> **Directions for this task**: Convert the rows starting at the line containing "An Animated Short Python" and ending at the line containing "Finding the largest" into a JSON list of strings, one string per line, with blank lines skipped. Leave the pictures out of your answer.

> **Records for processing**:
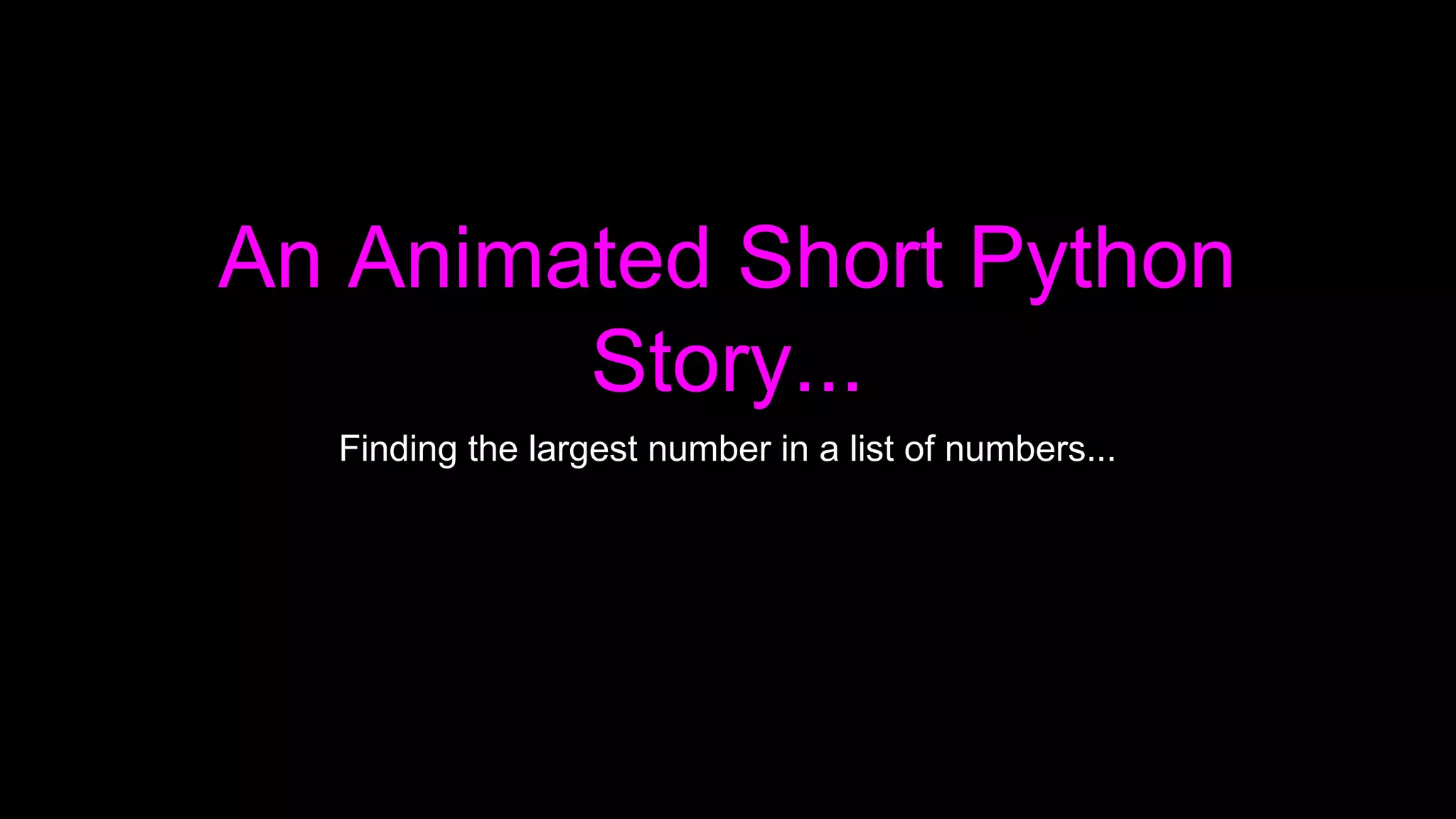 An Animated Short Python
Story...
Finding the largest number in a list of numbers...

---

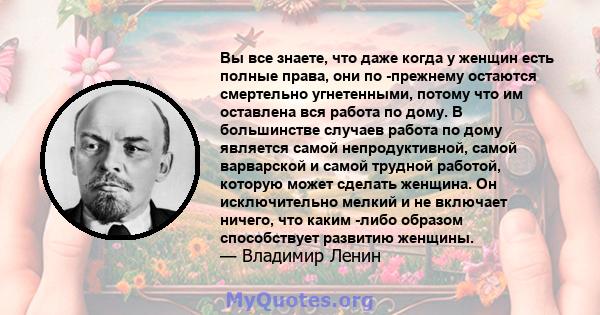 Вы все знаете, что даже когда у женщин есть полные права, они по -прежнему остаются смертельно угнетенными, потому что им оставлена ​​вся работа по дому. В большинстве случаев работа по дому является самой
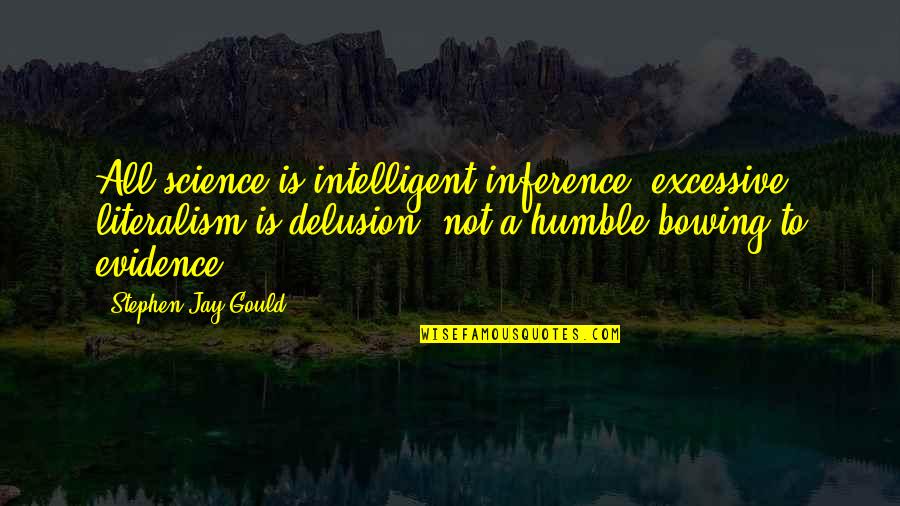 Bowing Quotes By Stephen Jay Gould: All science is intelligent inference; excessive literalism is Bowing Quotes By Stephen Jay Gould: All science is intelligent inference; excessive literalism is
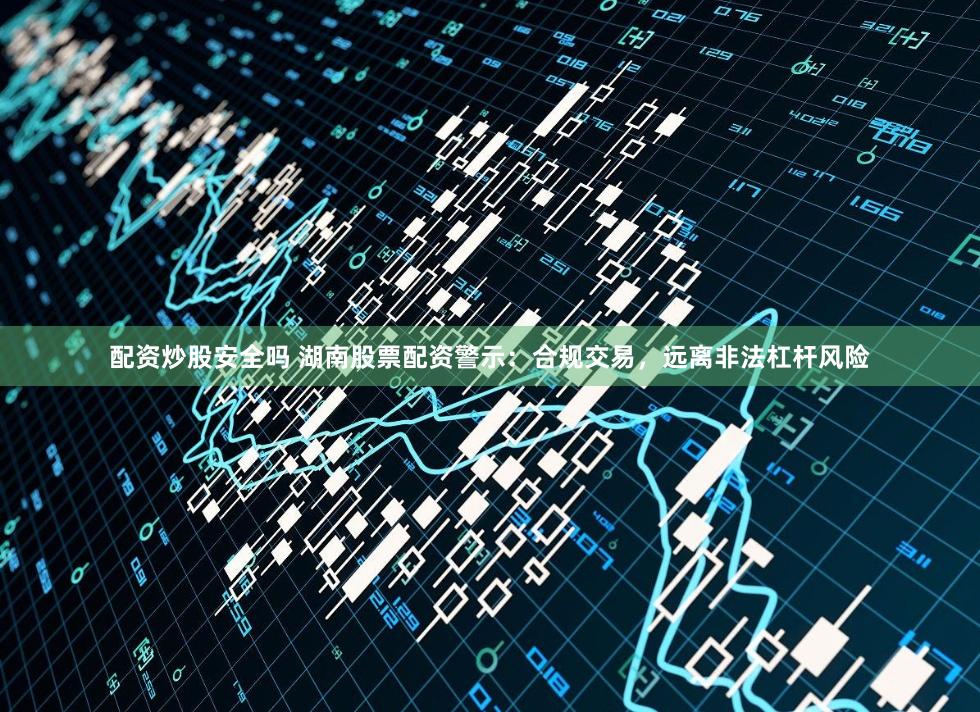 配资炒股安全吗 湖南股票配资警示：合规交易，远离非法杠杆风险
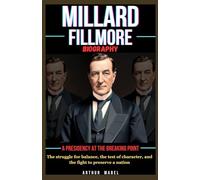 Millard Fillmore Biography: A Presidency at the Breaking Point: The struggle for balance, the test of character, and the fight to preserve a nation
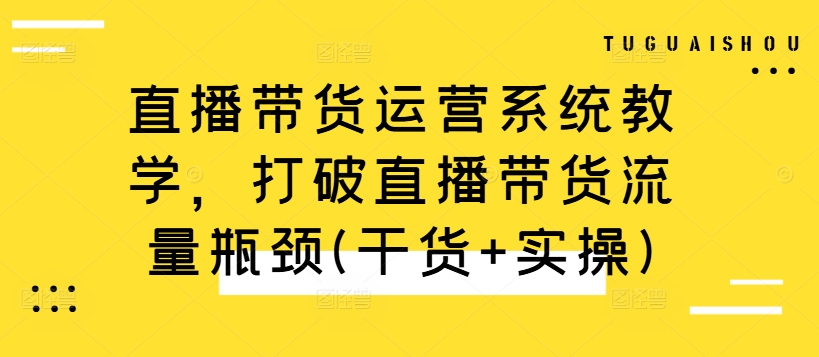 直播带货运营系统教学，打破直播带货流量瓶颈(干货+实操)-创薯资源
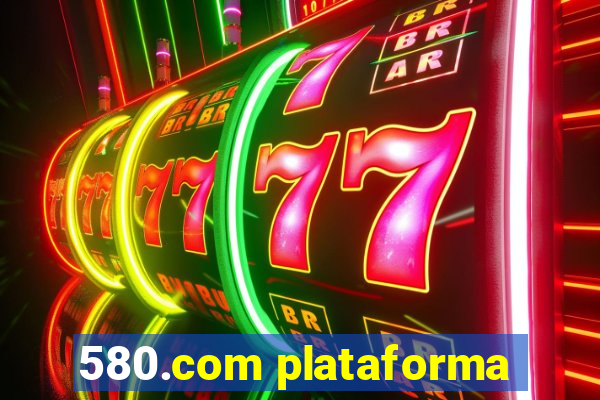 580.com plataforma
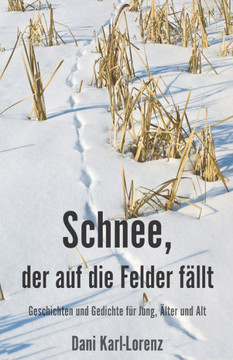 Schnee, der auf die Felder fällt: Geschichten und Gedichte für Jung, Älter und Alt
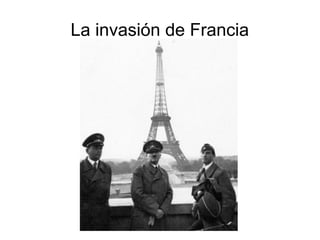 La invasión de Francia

> **Task output**:
[
  " An Animated Short Python",
  "Story...",
  "Finding the largest number in a list of numbers..."
]